You have to understand how expressions evaluate. The pre- and post-increment (and decrement) operators change the variables value, but the variable plus the operator constitute and expression who's value varies depending upon the placement of the ++. Essentially, the value of the expression $i++ is original value of $i and $i is incremented by 1. The value of the expression ++$i is new value of $i after $i is incremented by 1.
$i = ++$i + $i++;
In the above example, we evaluate the expression right to left. The expression, $i++, evaluates as zero, even though $i is now 1. The second expression, ++$i, evaluates as 2 (since $i is now 1) and 2+1 equals 3.
$i = $i++ + ++$i;
Pretty straightforward now. The rightmost ++$i evaluates as 1 and $i is set to one. The $i++ also evaluates to 1 (remember, with a post-increment operator doesn't change the return value of the expression, just the variable -- confused yet? :). So, 1 + 1 equals two.
Cheers,
Ovid
Update: Got the concept right, but I evaluated in reverse order. Whoops! Juerd is right.

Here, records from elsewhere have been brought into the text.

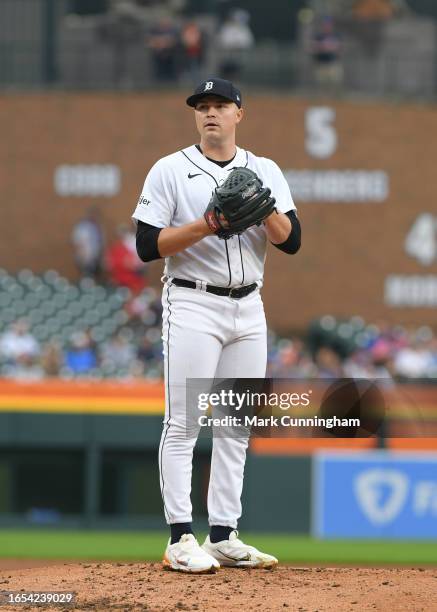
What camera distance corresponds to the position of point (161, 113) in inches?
773

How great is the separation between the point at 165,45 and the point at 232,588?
14.3m

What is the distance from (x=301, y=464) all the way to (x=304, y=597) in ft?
22.6

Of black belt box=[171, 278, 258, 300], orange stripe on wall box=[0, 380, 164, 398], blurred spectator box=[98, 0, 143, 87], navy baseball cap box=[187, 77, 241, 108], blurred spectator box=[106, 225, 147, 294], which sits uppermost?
blurred spectator box=[98, 0, 143, 87]

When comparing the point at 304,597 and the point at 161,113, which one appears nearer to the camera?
the point at 304,597

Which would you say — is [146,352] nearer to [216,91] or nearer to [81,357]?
[81,357]

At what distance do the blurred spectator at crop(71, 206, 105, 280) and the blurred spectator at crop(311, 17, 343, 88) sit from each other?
13.0 ft

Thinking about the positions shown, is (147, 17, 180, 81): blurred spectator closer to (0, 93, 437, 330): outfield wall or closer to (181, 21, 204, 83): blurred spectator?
(181, 21, 204, 83): blurred spectator

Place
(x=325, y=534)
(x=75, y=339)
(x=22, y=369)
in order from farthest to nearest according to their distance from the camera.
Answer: (x=75, y=339), (x=22, y=369), (x=325, y=534)

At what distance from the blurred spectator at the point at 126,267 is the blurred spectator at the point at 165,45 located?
2710mm

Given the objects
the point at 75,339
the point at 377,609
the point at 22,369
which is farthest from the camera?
the point at 75,339

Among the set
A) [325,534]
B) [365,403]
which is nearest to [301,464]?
[325,534]

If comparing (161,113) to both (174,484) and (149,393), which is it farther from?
(174,484)

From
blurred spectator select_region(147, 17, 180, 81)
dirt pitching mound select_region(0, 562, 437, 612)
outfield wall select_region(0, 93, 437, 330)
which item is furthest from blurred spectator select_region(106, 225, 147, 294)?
dirt pitching mound select_region(0, 562, 437, 612)

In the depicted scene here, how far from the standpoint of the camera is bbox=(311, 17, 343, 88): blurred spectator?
60.7 feet
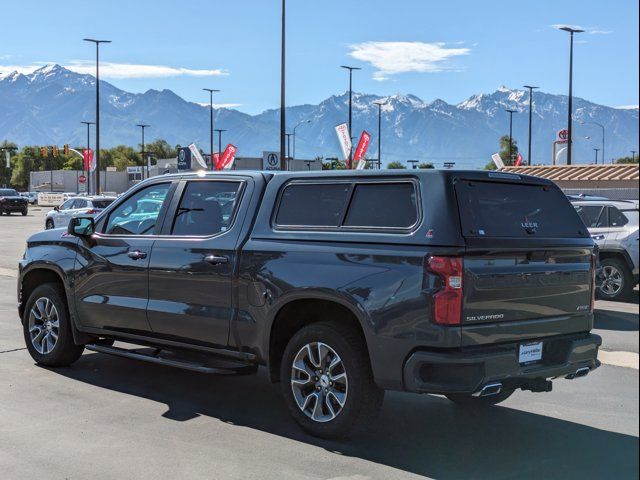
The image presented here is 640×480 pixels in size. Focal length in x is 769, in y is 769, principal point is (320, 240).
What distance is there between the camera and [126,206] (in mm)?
6871

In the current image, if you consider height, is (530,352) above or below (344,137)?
below

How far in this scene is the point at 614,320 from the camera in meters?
10.9

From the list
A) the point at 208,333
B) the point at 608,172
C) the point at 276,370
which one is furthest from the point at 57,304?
the point at 608,172

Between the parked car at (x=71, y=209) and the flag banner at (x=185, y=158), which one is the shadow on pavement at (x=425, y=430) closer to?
the flag banner at (x=185, y=158)

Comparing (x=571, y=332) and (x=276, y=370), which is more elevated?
(x=571, y=332)

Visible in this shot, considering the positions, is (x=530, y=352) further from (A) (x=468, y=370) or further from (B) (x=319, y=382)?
(B) (x=319, y=382)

Update2: Okay, I'm smoking crack. If things are evaluated left to right, then the following is true:
$ perl -e 'print 1-3+2' 0
Well, it turns out that this is true. If it were evaluated right to left, then the answer would negative four. What I think is going on (though I can't prove it offhand) is that built-in unary operators are evaluated right to left, and then the rest of the expression is evaluated based upon precedence rules, if any. Anyone want to shed light on this?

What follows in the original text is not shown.